(SELECTED TEXT Opens)

Touted as a game changer by the Central government in easing the acute hospital bed crisis in the Capital for COVID-19 patients, the recently-opened 10,200-bedded Sardar Patel COVID Care Centre (SPCCC) at the Radha Soami Satsang Beas in Chhatarpur currently has a bed occupancy of just 123 patients and 2,000 functional beds. Catering to 11 districts of Delhi, the facility mirrors the low-bed occupancy across the Capital, where over two-third of COVID beds are lying vacant.

As per the Health Ministry data, the health infrastructure dedicated to provide medical attention to the COVID affected across the country includes 1,370 Dedicated COVID Hospitals (DCH), 3,062 Dedicated COVID Health Centres (DCHC), and 10,334 COVID care centres (CCC).

The Capital alone offers 15,253 hospital beds, 9,217 beds in dedicated COVID care centres and 544 in COVID healthcare centres. Earlier this week, the Capital got an additional 1,000 beds with the opening of a temporary medical centre built by the Defence Research and Development Organisation.

In mid-June there was a huge demand for COVID beds. An analysis by the Delhi government showed that during this period, patients were brought in and admitted in a critical condition and 15% of COVID deaths took place within two days of arrival.

However, Delhi is doing better in July with over 75% recovery rate against the national recovery rate of 62.93%, according to the Union Health Ministry data.

Treatment approach

“Currently, the approach for treatment of COVID-19 is largely based on supportive care since there is no cure. Maintaining good hydration is essential. Based on the severity of symptoms, COVID-19 can be categorised into three groups: mild, moderate and severe,” said a senior Health Ministry official.

(SELECTED TEXT Closes)
(INFORMATION SHOWN Opens)

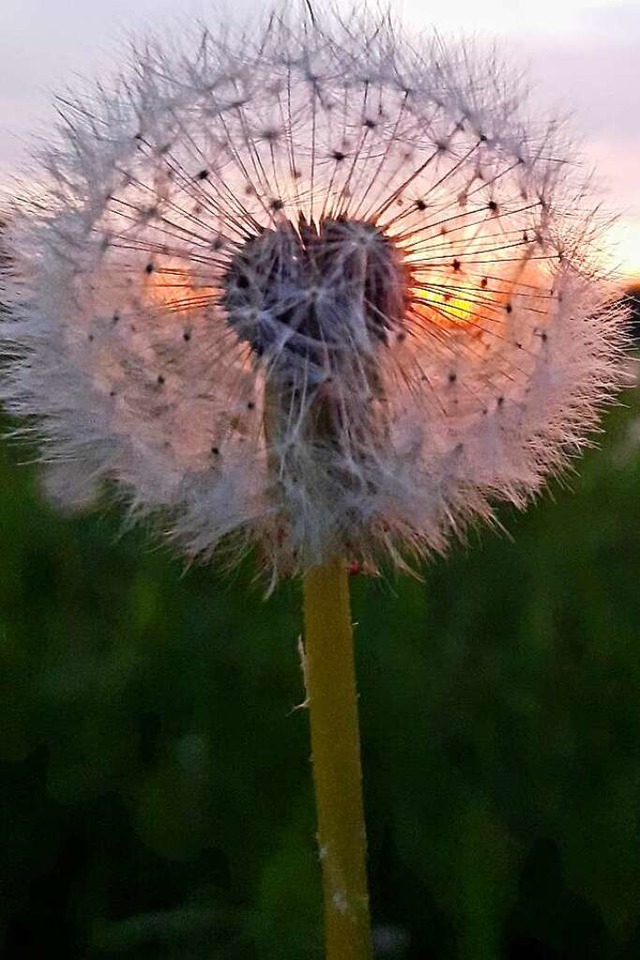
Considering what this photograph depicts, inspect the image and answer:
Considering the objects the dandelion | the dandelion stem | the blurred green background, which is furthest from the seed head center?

(INFORMATION SHOWN Closes)

## WHAT IS REQUIRED
Continue the report on COVID-19 bed occupancy in Delhi, starting after its final sentence.

## EXERCISE RESPONSE
As per the Health Ministry’s clinical management protocol of COVID-19 for moderate and severe cases, adequate oxygen support, appropriate and timely administration of anti-coagulants, and widely available and inexpensive corticosteroids in accordance with the protocol can be considered the mainstay of COVID-19 therapy. For mild cases, which comprise nearly 80% of the cases, hydroxychloroquine (HCQ) has been recommended. The standard of care treatment strategies have shown to yield positive results.

Decline and climb

“Delhi, however, has benefited from stringent testing measures, priority containment of cases and their contacts and the medical support that has been offered to patients at home isolation. We are in a better position infrastructure-wise than we were in mid-June. But we are dealing with a virus that is unpredictable and trends in several countries have shown that there can be a decline and then a climb in number,” said a Delhi Health Department official.

D.K. Sharma, Medical Superintendent of the All India Institute of Medical Sciences (AIIMS) noted that despite the fact that the rush for beds is currently manageable, the infrastructure has to be in a state of preparedness.

“One-third COVID beds of AIIMS Trauma Centre and Jhajjar campus are currently occupied with approximately 400 patients in both,” he said.

Lok Nayak Hospital Medical Director Suresh Kumar agreed that the stress on hospital beds for COVID has come down by 50%, as patients are opting for home isolation and care.